> [Trecho do texto]
▼▼▼
A expansão, por um lado, segundo Hilgert (2002, p.147), consiste ou ocorre quando
“[...] o parafraseamento se realizar por meio de um enunciado lexical e
sintaticamente mais complexo do que a matriz”, ou seja, a paráfrase é mais
completa do que a matriz. Significa que a expansão pode atender a diferentes
funções no processo de constituição textual, seja a de uma explicação definidora
(quando se busca definir conceitos abstratos, precisar e especificar o sentido de
informações), seja a de exemplificação (que visa a explicitar enunciados com
informações genéricas ou sucintas).
Por outro lado, Hilgert (2002, p.149) compreende que a condensação acontece
quando “[...] o movimento semântico da matriz para a paráfrase se formula numa
unidade lexical e sintaticamente mais simples, isto é, quando a formulação da
paráfrase se desenvolve em sentido contrário ao da expansão”. Ou seja, a
formulação parafrástica é bem mais condensada, por conseguinte, semanticamente
bem mais abrangente do que a matriz.
49
Dessa forma, para o autor, a paráfrase leva, por um lado, a uma função conclusiva
ou resumidora do fato porque sintetiza informações; e, por outro, a uma
denominação mais adequada ao que foi abordado de modo impreciso/vago na
matriz. Observa-se, de qualquer forma, que o enunciado direciona a uma
condensação e, consequentemente, uma dimensão léxico-sintática mais
abrangente.
Por esses aspectos, percebe-se que as direções tomadas pelos movimentos de
especificação e generalização no processo parafrástico se traduzem,
respectivamente, nas direções de expansão e de condensação no que tange a sua
dimensão parafrástica. O autor está considerando nesses casos as relações
semânticas entre a matriz e a paráfrase sob o aspecto da estrutura formal do texto,
visando, ao que parece, a uma “materialização/textualização” dessa relação
semântica.
A última ocorrência observada pelo autor trata de um paralelismo léxico-sintático
das relações entre matriz e paráfrase, ou seja, quando a dimensão léxico-sintática
da paráfrase apresenta a mesma dimensão textual da matriz. Segundo o autor,
uma paráfrase paralela só difere da matriz por causa das variações lexicais de seus
enunciados, já que a dimensão entre elas é praticamente a mesma.
Em síntese, o autor descreve o movimento semântico e a sua função entre a
paráfrase e a matriz na seguinte equação: a abrangência semântica restrita está
para um enunciado desenvolvido, assim como a abrangência semântica ampla está
para um enunciado condensado. Como diz Hilgert (2002, p.155)
▲▲▲
> [Seção de dados]
▼▼▼
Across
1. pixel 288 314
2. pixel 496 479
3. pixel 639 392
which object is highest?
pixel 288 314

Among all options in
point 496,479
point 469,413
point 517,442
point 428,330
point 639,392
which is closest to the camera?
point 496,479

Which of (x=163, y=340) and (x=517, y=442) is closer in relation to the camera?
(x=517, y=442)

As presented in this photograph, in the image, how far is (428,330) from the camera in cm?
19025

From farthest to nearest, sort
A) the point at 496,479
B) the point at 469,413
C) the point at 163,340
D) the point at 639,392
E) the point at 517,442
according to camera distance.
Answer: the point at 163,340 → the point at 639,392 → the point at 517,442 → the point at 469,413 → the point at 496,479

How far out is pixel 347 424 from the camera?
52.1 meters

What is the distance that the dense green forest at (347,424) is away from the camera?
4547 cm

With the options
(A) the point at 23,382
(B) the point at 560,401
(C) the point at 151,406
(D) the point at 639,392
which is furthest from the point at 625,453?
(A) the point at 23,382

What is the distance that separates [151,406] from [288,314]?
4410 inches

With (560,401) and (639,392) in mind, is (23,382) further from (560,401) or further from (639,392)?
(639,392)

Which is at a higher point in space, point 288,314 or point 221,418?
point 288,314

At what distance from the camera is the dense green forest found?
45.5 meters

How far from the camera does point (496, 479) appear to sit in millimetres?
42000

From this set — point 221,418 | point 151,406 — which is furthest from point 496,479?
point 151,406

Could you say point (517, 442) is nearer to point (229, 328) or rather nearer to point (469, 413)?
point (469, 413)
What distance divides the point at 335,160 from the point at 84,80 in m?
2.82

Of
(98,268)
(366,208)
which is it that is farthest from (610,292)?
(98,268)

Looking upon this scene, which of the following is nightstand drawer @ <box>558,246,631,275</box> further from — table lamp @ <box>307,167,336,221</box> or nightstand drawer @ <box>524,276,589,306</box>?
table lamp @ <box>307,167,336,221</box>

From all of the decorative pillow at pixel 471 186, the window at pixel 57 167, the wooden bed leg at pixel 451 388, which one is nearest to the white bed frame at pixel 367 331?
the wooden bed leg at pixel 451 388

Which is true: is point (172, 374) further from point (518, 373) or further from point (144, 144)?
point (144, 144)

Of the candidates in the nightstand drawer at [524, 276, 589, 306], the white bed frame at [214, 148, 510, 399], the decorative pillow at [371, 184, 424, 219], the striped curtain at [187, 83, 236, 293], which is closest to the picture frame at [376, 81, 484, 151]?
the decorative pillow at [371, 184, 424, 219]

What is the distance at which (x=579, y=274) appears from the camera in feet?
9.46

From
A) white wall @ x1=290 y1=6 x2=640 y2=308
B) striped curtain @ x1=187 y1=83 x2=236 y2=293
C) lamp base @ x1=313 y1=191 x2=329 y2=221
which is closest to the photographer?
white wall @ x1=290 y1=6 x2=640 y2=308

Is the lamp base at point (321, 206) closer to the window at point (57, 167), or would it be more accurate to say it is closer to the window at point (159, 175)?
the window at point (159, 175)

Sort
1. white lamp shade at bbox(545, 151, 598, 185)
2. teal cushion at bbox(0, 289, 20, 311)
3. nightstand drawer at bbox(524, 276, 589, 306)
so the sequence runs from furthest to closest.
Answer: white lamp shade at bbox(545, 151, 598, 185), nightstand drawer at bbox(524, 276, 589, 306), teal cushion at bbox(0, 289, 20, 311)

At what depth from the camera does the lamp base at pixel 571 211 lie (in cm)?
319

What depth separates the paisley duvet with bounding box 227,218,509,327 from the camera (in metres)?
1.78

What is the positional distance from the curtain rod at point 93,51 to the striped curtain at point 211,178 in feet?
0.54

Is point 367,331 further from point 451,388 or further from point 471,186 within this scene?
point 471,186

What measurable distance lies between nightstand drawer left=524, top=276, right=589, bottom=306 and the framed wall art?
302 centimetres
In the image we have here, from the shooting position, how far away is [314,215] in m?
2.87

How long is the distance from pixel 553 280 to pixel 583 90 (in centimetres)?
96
▲▲▲
> [Exercício breve 1] De acordo com o trecho sobre paráfrase, por que motivo uma paráfrase paralela difere da matriz?
> [Exercício breve 2] Reescreva de forma mais breve o parágrafo do trecho sobre paráfrase que começa com "A expansão, por um lado", mantendo os fatos principais.

> [Solução 1] Ela difere da matriz só por causa das variações lexicais de seus enunciados, já que a dimensão entre elas é praticamente a mesma.

> [Solução 2] Segundo Hilgert (2002, p.147), a expansão ocorre quando a paráfrase é lexical e sintaticamente mais complexa do que a matriz, ou seja, mais completa. Ela pode servir como explicação definidora, para definir conceitos abstratos e precisar o sentido de informações, ou como exemplificação, para explicitar enunciados genéricos ou sucintos.